Hier j'ai dîné dans mon quartier avec un homme rencontré la semaine dernière. On avait discuté politique et religion et il avait été très courtois et intéressant, plutôt réservé. Hier, quand je l'ai vu tirer nerveusement sur sa clope en m'attendant, j'ai ressenti une soudaine appréhension. Quand il s'est retourné et qu'il a poussé un soupir de soulagement, comme s'il avait frôlé la syncope, j'ai failli rebrousser chemin. J'aurais dû. Toujours écouter ton intuition, ma petite Fiso ! Mais je suis une jeune femme polie et puis, je ne risquais pas grand-chose. Quand au lieu d'un resto tout simple, il m'a proposé un pique-nique sur le pont des Arts, j'ai flairé le plan pseudo-romantique avec vue sur la Seine et roulage de pelles en dessert. Comme il était un peu buté avec son histoire de pique-nique et qu'il n'avait pas l'air de comprendre que ça ne me branchait pas, j'ai fait mon mauvais caractère (comme je sais si bien le faire, n'est ce pas Mère Mi) surtout que le pique-nique consistait en des salades bourrées de conservateurs et baignant dans la mayo de chez Monoprix. J'ai donc fait valoir un sentiment de culpabilité insurmontable à l'idée de trahir Mère Mi qui m'a toujours interdit de bouffer des plats cuisinés en barquette plastique. C'est vrai en plus, j'en mange jamais !

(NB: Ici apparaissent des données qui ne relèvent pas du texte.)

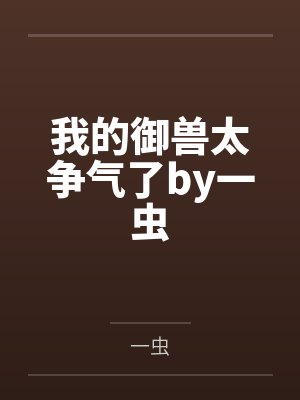 我的御兽太争气了by一虫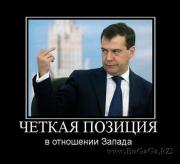 Прикрепленное изображение: 69ea8f7d83b960f2daf4759bdbe74020.jpg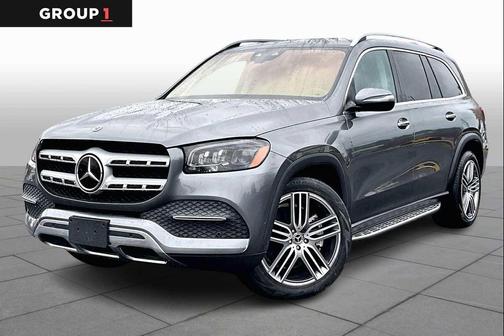 2023 Mercedes-Benz GLS 450 4MATIC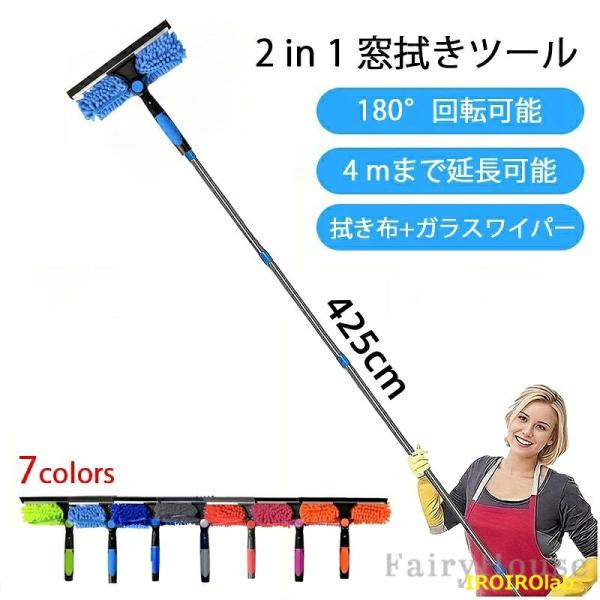 窓拭きツール 高所 ガラス ロング モップ 外壁ガラス 掃除 180 回転可能 最長約 423cm まで伸ばせる 2in1 窓掃除 クモの巣除去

Je me suis donc attablée devant un tagine rue Daguerre. Lui n'avait pas faim, il a pourtant passé le repas à me dévorer du regard avec des yeux de merlan frit. Moi qui suis pourtant pas farouche, je savais plus où me mettre et même le simple geste de suçoter bêtement mes olives vertes me donnait l'impression de tourner un porno.
Il paraît que mes yeux trahissent mes pensées. Le garçon devait être un peu bigleux car il s'est lancé : "Il est en quoi ton collier, ça va super bien avec tes beaux yeux verts". Soupir. "En céramique", je répond sur un ton qui voulait dire "Reste loin du collier". Et ben non, faut qu'y touche mes cabochons ! Après c'est "il est en quelle matière ton tee-shirt, c'est trop mignon avec tes taches de rousseur". "En coton" que je dis en haussant les yeux au ciel. Et ben, je vous le donne en mille, l'a fallu qu'y touche le tee-shirt ! J'ai fait un bond de vierge effarouchée mais ça a pas eu l'air de le refroidir. Ca l'a peut-être même échauffé, maitenant que j'y pense ....

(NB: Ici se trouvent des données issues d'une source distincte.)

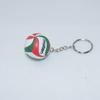 PVC Volleyball Key Chain Mini Ball Car Keyring Kids Gift Car Ornament  School Reward for Kid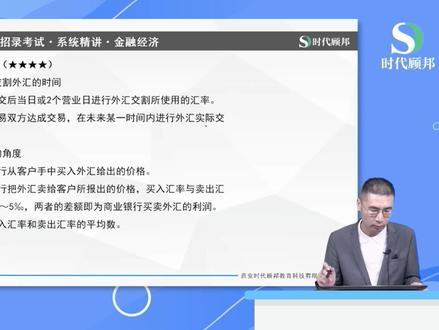 2022人民银行笔试考点:汇率的分类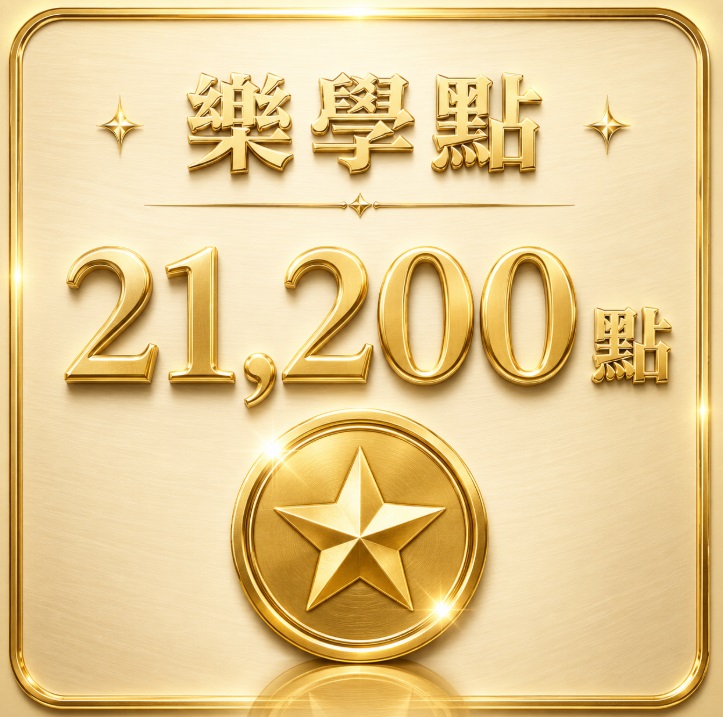 樂學21200點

A un moment, un tantinet excédée, je lui demande, des éclairs dans les yeux, pourquoi il me regarde comme ça. Il bafouille. Je lui fais remarquer que c'est gênant. Surtout qu'il ne parle plus, malgré mes efforts pour rechercher des sujets de conversation autres que moi, mes yeux et mes taches de rousseur. J'ai envie de lui demander si on lui a déjà parlé du langage corporel. S'il a franchement l'impression que j'ai une quelconque attirance pour lui. Je me retiens parce que quand je commence, je peux être très désagréable. On sort de table, je paie ma note "si si j'y tiens" et je récupère mon vélo, bien décidée à faire un retour maison dans la foulée. C'est là qu'il tente sa dernière carte. Il est sur son vélo, moi sur le mien, déjà prête à partir et je sens qu'il se rapproche dangereusement. Il pose sa main sur la mienne. Horreur ! Il a osé ! Soit il est pas observateur pour un sou, soit il adore les rebelles. Ben tu vas être servi mon coco ! Je saute de mon vélo comme si j'avais vu une horrible araignée velue - le seul truc qui me fasse vraiment peur - et je lui dis "non mais ho, tu me touches pas comme ça !" . Je me ressaisis, le pauvre je me dis, il tente, c'est normal, il est un peu bourin, c'est pas de sa faute ... il a compris maintenant. Mon cul, oui ! Trente secondes après, il essaie de nouveau de me saisir la main en me disant "allez Fiso, vraiment, viens on va sur le pont des Arts, c'est génial, tu verras". Mais je connais le pont des Arts, qu'est ce qu'il croit, lui ??? Là, franchement, j'ai des pulsions violentes, je lui beugle dessus que je lui ai DEJA dit que j'avais horreur qu'on me touche comme ça et que c'était vraiment un manque de respect. Du coup, je le plante là avec son vélo hollandais et je rentre à la maison retrouver Estebandido et Fred qui sont en pleine séance d'hypnose avec leur jeu vidéo. Ils m'écoutent d'une oreille distraite fulminer contre les bigleux du langage corporel. Je sais pas s'ils ont tout compris, mais ça m'a fait du bien.